2.3 Der Verfassungsgrundsatz von Treu und Glauben (Art. 5 Abs. 3 BV), der
Behörden und Private gleichermassen bindet, gilt insbesondere auch im Prozess
(BGE 125 V 373 E. 2b/aa S. 375; Urteil 8C_738/2007 vom 26. März 2008 E. 6.2).
Danach konnte die Mitteilung der IV-Stelle vom 12. Juli 2007 auch von der
offensichtlich rechtsunkundigen Versicherten nur so verstanden werden, dass sie
die Verfügung vom 15. Juni 2007 - rechtzeitig - beim kantonalen
Versicherungsgericht anfechten kann und muss. Sie beauftragte denn auch Ende
August 2007 einen Rechtsanwalt mit der Wahrung ihrer Interessen.

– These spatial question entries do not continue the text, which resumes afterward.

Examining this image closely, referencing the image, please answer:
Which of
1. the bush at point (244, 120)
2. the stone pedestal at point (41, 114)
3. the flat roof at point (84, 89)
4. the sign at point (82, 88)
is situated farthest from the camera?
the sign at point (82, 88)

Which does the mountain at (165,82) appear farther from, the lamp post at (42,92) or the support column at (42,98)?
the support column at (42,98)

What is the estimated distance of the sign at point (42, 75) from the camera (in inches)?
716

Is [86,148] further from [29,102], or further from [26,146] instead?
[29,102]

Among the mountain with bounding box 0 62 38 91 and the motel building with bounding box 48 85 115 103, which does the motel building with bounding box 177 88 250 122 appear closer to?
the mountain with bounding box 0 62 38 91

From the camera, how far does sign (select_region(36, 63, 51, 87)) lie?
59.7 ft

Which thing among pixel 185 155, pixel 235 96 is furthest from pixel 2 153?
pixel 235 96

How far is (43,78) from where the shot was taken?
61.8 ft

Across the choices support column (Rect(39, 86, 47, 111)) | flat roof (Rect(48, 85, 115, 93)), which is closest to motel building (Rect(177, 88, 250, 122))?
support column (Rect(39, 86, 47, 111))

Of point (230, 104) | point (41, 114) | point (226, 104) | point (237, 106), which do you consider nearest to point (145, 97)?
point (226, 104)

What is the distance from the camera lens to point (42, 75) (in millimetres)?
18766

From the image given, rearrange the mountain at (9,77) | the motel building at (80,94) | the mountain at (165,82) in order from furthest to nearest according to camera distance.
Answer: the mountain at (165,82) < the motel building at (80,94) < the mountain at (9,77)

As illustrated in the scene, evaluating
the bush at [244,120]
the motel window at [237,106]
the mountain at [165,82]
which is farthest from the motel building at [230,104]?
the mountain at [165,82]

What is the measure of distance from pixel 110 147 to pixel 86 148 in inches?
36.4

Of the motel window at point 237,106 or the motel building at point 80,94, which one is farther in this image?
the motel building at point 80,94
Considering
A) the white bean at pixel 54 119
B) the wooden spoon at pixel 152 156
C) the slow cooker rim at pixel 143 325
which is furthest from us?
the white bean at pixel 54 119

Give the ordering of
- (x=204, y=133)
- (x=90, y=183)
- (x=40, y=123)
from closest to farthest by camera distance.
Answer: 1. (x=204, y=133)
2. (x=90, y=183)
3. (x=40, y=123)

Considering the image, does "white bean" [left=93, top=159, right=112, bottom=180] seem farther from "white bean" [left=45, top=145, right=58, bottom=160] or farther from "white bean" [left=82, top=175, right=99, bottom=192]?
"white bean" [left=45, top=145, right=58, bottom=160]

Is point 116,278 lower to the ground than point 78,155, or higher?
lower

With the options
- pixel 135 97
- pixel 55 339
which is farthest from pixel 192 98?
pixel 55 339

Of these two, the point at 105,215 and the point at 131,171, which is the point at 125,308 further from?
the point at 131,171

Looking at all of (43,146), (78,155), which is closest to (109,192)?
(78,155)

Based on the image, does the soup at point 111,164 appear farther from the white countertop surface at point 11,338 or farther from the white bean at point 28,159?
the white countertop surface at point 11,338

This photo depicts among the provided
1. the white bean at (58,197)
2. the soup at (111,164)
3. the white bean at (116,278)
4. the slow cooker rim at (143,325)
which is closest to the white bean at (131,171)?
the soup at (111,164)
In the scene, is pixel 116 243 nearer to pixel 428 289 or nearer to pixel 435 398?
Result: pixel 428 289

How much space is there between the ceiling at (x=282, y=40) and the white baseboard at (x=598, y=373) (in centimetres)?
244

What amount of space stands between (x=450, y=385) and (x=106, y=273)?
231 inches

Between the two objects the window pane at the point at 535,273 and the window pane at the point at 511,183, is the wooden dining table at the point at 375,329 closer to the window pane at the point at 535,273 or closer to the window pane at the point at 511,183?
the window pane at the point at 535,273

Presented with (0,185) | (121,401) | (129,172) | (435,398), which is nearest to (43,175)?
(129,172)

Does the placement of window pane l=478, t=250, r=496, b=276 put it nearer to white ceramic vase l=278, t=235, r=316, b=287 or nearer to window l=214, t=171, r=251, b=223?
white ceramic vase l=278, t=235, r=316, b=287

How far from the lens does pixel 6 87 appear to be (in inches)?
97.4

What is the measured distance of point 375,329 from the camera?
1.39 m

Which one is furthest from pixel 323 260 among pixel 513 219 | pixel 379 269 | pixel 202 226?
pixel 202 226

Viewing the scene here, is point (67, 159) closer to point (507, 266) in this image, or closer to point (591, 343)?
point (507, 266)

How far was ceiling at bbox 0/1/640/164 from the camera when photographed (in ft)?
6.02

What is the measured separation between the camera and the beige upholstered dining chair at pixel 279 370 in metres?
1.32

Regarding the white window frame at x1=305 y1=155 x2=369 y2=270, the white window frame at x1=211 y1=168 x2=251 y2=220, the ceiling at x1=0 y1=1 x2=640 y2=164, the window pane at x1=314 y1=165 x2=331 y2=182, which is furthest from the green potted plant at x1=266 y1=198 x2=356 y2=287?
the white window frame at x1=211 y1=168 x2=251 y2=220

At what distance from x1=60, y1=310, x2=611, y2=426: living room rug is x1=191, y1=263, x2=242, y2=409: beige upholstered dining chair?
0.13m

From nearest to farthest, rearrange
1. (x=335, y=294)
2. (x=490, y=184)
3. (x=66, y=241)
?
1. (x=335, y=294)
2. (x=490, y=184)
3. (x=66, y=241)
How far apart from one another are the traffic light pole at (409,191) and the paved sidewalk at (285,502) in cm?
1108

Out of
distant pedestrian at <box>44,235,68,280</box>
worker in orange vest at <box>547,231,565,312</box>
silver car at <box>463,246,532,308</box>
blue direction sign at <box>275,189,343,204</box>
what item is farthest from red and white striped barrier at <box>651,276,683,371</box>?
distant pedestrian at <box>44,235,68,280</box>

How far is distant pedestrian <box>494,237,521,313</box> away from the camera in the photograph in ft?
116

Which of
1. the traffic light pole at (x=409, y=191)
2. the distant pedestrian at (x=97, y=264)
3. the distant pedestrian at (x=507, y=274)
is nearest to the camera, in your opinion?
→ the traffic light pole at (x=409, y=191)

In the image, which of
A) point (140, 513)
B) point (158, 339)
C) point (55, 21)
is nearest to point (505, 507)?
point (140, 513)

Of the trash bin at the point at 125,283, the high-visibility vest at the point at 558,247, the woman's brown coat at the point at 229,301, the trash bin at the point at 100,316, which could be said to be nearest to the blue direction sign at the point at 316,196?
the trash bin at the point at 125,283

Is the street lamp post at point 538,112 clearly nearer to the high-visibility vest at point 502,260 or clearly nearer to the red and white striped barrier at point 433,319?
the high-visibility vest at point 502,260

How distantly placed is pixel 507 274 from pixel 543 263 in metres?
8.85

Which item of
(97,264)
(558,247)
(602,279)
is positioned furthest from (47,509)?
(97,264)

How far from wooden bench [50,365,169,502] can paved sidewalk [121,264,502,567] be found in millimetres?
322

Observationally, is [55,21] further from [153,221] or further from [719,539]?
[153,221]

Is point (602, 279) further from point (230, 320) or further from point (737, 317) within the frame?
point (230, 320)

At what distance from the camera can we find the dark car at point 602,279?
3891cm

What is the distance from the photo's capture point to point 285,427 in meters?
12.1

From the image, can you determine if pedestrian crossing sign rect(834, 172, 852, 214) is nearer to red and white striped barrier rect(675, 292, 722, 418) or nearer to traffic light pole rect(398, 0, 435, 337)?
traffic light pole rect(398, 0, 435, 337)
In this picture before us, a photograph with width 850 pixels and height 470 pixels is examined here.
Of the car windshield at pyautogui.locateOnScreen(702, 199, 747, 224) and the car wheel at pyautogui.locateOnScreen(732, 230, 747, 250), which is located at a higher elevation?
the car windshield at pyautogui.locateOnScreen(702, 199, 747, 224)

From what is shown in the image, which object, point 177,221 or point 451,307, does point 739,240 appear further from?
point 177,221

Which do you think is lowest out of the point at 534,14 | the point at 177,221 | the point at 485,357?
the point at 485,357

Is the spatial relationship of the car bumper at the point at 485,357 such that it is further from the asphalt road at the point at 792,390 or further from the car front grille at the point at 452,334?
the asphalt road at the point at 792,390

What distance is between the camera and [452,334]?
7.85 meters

Nach unbestrittener Feststellung der Vorinstanz dauerte die Frist zur
Anfechtung der Verfügung vom 15. Juni 2007 bei Erhalt des Schreibens vom 12.
Juli 2007 noch über einen Monat und lief "ca." Mitte August 2007 ab. Bis zu
diesem Zeitpunkt blieb die Beschwerdeführerin untätig. Ist zu Gunsten der
Versicherten davon auszugehen, dass mit Erhalt der Mitteilung vom 12. Juli 2007
eine neue 30-tägige Anfechtungsfrist ausgelöst wurde, so lief diese unter
Berücksichtigung der Gerichtsferien spätestens am 17. September 2007 ab (Art.
60 Abs. 2 in Verbindung mit 38 Abs. 4 lit. b ATSG). Nachdem dem Rechtsvertreter
die Akten bereits am 5. September 2007 zugestellt worden sind, erhob er die
Beschwerde, mit welcher u.a. die Verletzung der Weiterleitungspflicht gerügt
wird, erst am 17. Oktober 2007. Dies muss als verspätet bezeichnet werden. Der
vorinstanzliche Nichteintretensentscheid verletzt somit im Ergebnis Bundesrecht
nicht.

3.
Dem Ausgang des Verfahrens entsprechend sind die Gerichtskosten der
Beschwerdeführerin aufzuerlegen (Art. 66 Abs. 1 BGG).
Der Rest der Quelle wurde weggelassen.